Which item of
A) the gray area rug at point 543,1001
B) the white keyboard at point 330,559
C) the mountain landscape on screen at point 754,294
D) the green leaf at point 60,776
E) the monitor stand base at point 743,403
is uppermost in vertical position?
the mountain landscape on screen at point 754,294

• **PROBLEM STATEMENT**
Provide these items as a JSON list of strings, with one string per line and blank lines omitted.

• **RESULT OF THE EXERCISE**
[
  "Which item of",
  "A) the gray area rug at point 543,1001",
  "B) the white keyboard at point 330,559",
  "C) the mountain landscape on screen at point 754,294",
  "D) the green leaf at point 60,776",
  "E) the monitor stand base at point 743,403",
  "is uppermost in vertical position?",
  "the mountain landscape on screen at point 754,294"
]